If there is something that Indian parents pass onto their kids unfailingly, it is their love for traditional insurance policies and fixed deposits. I have already written about LIC policies and why ULIP plans are easily one of the worst places to park your hard-earned money. Now given how deeply Indians love fixed deposits, it is imperative to analyze why fixed deposits are no better in their wealth-destroying magic as ULIP plans. So, without much ado, let us begin.
Before we understand why fixed deposits are a terrible investment choice, it is important to understand why they are so popular among people in the first place. If you ask any Indian why they have put their money into fixed deposits, you will get the same reasons listed below:
They are safe:
Often safety is cited as the most important reason why people choose fixed deposits. As the name suggests, "fixed deposits" are fixed income instruments. They are offered by various banks, as well as Non Banking Financial Companies (NBFCs). All fixed deposits have different interest rates based on their tenure, amount, and the institutions they are provided by. Often, senior citizens are given an additional rate to entice them. In any case, they are all sold as "safe" investments, unlike the stock market where you can lose all your money, and your car, and house too. (You will hear this most from people who have actually lost a lot of their hard-earned money in the stock market by treating it like a gamble - which, guess what, you shouldn't. Read on here to know other massive but very common stock market mistakes)

################

◆ Short exercise A
Can you update the rows from the line that has "What spatial distance" through the last row, putting "divides" in place of "separates" and leaving everything else unchanged?

◆ Records for the exercise
################

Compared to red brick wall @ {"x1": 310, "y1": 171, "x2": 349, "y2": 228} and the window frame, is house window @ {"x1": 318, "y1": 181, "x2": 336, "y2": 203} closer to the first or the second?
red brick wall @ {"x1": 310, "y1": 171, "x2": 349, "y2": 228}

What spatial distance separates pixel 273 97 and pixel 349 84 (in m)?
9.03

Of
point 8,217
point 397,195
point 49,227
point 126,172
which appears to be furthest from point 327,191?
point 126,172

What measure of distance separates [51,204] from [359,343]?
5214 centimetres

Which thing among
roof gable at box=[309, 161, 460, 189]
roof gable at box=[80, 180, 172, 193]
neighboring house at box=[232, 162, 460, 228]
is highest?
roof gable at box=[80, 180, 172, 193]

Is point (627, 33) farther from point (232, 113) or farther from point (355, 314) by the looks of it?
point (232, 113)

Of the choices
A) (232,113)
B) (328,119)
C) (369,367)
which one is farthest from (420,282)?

################

◆ Short exercise B
Can you write out the passage on fixed deposits from the words "If there is" through the words "let us begin.", word for word?

◆ Exercise response A
What spatial distance divides pixel 273 97 and pixel 349 84 (in m)?
9.03

Of
point 8,217
point 397,195
point 49,227
point 126,172
which appears to be furthest from point 327,191?
point 126,172

What measure of distance divides [51,204] from [359,343]?
5214 centimetres

Which thing among
roof gable at box=[309, 161, 460, 189]
roof gable at box=[80, 180, 172, 193]
neighboring house at box=[232, 162, 460, 228]
is highest?
roof gable at box=[80, 180, 172, 193]

Is point (627, 33) farther from point (232, 113) or farther from point (355, 314) by the looks of it?
point (232, 113)

Of the choices
A) (232,113)
B) (328,119)
C) (369,367)
which one is farthest from (420,282)?

◆ Exercise response B
If there is something that Indian parents pass onto their kids unfailingly, it is their love for traditional insurance policies and fixed deposits. I have already written about LIC policies and why ULIP plans are easily one of the worst places to park your hard-earned money. Now given how deeply Indians love fixed deposits, it is imperative to analyze why fixed deposits are no better in their wealth-destroying magic as ULIP plans. So, without much ado, let us begin.